With that in mind, I try to consider what it would be like to be told you need to be out of your home by month’s end, or worse yet, to come home from work one day to find your apartment padlocked with an eviction notice on the door.
That’s been the real-life experience of many Lake Arbor residents over the last year — not to mention countless Charlotteans in similar situations around the city.
Hundreds of households have dealt silently for years with dangerous living conditions and refusals to fix simple maintenance issues. Once residents finally spoke out about these deplorable practices, they began to be targeted for evictions, and they fought back until July 30, when ownership at Lake Arbor announced that they would be shutting the entire complex down by the end of the year.

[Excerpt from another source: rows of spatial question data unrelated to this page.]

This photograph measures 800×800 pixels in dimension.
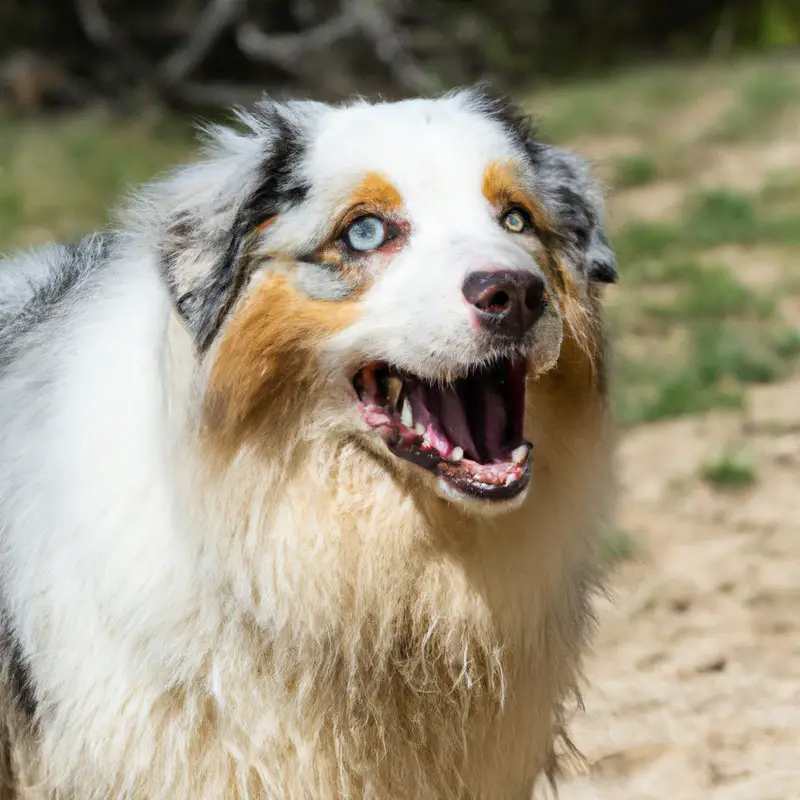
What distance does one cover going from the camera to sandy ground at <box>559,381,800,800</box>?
3.84 m

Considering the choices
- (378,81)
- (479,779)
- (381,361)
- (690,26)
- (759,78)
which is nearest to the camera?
(381,361)

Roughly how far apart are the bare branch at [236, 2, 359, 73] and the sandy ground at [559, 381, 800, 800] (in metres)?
9.17

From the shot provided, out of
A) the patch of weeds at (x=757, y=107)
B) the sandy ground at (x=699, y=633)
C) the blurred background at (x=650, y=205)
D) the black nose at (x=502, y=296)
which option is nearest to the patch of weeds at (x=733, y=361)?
the blurred background at (x=650, y=205)

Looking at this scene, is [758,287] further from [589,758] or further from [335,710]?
[335,710]

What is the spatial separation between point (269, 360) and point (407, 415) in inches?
12.5

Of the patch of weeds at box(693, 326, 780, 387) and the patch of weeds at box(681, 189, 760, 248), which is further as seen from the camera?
the patch of weeds at box(681, 189, 760, 248)

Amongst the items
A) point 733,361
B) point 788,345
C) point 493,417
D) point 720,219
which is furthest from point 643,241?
point 493,417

Just like that, 177 Lake Arbors households — families with kids just starting school, people with disabilities on fixed income, elderly people with no income — faced the reality that if they couldn’t find someplace to move to soon, they would be living on the streets or in shelters. For this week’s cover story, I spent time reporting on the response from organizations both governmental and grassroots to the July 30 announcement.
During that time, city leaders threw up their arms in defeat at what was happening in Lake Arbor. Though city code enforcement could have put an end to the criminally negligent behavior of Lake Arbor’s ownership some years ago, the blame was placed on faceless organizations.

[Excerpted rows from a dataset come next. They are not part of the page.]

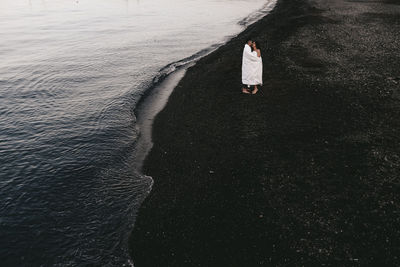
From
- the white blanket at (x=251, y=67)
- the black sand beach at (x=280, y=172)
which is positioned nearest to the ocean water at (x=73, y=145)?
the black sand beach at (x=280, y=172)

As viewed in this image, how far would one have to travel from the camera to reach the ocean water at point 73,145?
7.98 metres

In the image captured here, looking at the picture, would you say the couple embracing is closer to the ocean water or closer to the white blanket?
the white blanket

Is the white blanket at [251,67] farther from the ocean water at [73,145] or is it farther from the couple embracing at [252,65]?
the ocean water at [73,145]

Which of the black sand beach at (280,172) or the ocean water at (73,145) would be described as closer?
the black sand beach at (280,172)

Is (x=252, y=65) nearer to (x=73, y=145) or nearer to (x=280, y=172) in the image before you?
(x=280, y=172)

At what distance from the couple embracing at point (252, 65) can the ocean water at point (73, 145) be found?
19.3 ft

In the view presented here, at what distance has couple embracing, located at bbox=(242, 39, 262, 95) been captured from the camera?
581 inches

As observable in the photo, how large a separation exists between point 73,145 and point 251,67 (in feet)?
29.0

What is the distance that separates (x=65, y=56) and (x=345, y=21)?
28407 millimetres

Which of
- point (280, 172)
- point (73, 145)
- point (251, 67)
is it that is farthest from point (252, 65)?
point (73, 145)

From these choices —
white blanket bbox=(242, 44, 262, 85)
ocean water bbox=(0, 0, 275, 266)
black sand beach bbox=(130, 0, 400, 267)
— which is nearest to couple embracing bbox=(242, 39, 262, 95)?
white blanket bbox=(242, 44, 262, 85)

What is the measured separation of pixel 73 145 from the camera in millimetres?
12938

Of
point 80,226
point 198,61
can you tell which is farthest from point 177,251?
point 198,61

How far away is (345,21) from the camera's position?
109ft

“We’ve tried every attempt that we could within the city’s power and authority to do something but we have an out-of-town owner,” said Mayor Vi Lyles at an Aug. 29 panel discussion about affordable housing in west Charlotte. “I really want to know this guy’s name because he really ought to be named in the open, and I’ll never know his name because it’s an LLC corporation where investors buy something and they are just going to drive it into the ground, which is what happened here in Charlotte.”

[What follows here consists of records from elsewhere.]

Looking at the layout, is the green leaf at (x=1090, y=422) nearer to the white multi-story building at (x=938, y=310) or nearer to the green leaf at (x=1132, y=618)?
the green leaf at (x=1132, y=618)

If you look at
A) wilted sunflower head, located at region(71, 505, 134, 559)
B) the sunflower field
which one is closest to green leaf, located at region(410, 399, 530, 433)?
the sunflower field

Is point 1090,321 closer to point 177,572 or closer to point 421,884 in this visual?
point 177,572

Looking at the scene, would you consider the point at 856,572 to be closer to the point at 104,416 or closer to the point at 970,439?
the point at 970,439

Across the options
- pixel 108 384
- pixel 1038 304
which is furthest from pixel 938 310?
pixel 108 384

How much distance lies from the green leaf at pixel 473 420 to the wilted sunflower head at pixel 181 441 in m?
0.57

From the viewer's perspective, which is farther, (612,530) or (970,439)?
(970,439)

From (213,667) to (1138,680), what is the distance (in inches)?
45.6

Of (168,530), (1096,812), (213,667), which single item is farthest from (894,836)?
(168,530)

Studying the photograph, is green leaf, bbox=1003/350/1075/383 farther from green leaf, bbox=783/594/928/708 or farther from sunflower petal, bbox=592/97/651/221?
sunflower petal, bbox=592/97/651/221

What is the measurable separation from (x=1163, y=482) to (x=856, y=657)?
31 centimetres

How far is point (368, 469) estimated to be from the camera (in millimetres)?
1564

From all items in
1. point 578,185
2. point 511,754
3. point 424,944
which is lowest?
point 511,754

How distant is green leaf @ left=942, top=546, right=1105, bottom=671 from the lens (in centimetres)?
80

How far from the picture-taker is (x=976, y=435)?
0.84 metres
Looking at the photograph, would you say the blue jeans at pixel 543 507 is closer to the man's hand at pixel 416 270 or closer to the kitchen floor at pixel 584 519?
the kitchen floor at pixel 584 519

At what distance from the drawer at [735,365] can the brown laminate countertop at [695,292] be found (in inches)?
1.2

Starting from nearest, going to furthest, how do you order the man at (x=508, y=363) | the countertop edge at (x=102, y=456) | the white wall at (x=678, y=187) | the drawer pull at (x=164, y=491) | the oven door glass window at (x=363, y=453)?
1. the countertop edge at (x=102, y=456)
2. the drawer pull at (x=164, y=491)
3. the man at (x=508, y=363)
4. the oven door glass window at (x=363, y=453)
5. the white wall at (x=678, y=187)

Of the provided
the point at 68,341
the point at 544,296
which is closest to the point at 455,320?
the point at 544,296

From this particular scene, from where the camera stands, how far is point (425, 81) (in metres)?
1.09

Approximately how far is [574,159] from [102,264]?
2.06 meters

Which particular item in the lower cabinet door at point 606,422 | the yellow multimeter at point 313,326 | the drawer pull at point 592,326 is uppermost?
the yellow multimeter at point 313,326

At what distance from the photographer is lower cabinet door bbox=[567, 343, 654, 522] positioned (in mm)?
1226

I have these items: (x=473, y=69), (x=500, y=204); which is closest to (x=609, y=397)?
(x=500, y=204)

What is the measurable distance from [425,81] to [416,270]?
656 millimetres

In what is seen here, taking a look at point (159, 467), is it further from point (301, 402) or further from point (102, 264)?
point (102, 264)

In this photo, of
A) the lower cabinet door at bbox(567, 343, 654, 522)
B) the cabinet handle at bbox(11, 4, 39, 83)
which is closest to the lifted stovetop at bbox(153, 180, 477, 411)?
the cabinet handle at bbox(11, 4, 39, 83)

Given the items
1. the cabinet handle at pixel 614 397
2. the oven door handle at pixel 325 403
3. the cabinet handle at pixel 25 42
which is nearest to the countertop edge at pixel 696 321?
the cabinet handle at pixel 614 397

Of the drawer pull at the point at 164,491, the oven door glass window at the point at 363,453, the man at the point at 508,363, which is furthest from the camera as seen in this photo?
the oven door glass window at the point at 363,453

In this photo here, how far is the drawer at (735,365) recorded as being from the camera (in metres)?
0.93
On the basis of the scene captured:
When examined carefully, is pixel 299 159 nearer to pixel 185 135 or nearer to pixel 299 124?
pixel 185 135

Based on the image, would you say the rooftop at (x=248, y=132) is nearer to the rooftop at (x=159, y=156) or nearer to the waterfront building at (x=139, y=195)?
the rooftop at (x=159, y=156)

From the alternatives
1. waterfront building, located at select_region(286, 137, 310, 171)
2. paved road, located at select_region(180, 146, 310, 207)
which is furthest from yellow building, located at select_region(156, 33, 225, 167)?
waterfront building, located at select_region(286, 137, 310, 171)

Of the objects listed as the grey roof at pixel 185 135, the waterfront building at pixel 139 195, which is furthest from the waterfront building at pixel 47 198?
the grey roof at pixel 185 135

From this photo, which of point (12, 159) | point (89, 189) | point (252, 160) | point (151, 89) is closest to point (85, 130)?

David Sentendrey of Fox 46 reported more than a year ago on the name of the owner originally responsible for what was happening there: Robert Wolf of the New York-based Lake Arbor Dean TIC, LLC. Fox 46’s investigation also found that the company’s license had been revoked by the North Carolina secretary of state’s office in 2015, and yet they were still signing leases and checks under the same name.
The issue here is that someone wasn’t paying attention. To be sure, that someone wasn’t Lyles, although it would be refreshing to hear someone take accountability for what’s happened under the city’s nose while leaders have celebrated their own steps toward developing more affordable housing.
As Robert Dawkins of Action NC pointed out at that same August panel discussion, however, it’s hard to take responsibility for an issue that nobody’s acknowledging in the first place. Dawkins noted that, while the city is careful to announce every new unit of affordable housing that goes up in Charlotte, nobody’s tracking the ones that are shutting down.
“What we’ve got to figure out is how the county, how the city, how the state, how the federal government can work to come up with indicators so that when you see this problem coming, you can figure out what you can do on the front end,” Dawkins said. “It’s easier to figure out how not to displace 1,000 people than it is to figure out how you’re going to pay for 1,000 people to move.”
So while folks discuss the new developments coming to their favorite neighborhoods and share headlines about affordable housing with applause, what we need to be paying attention to are the communities we already have. There were 10 Lake Arbors before that complex became a local story, and I have no doubt that there are 10 more waiting in the wings. We need to find those before it’s too late for them, too.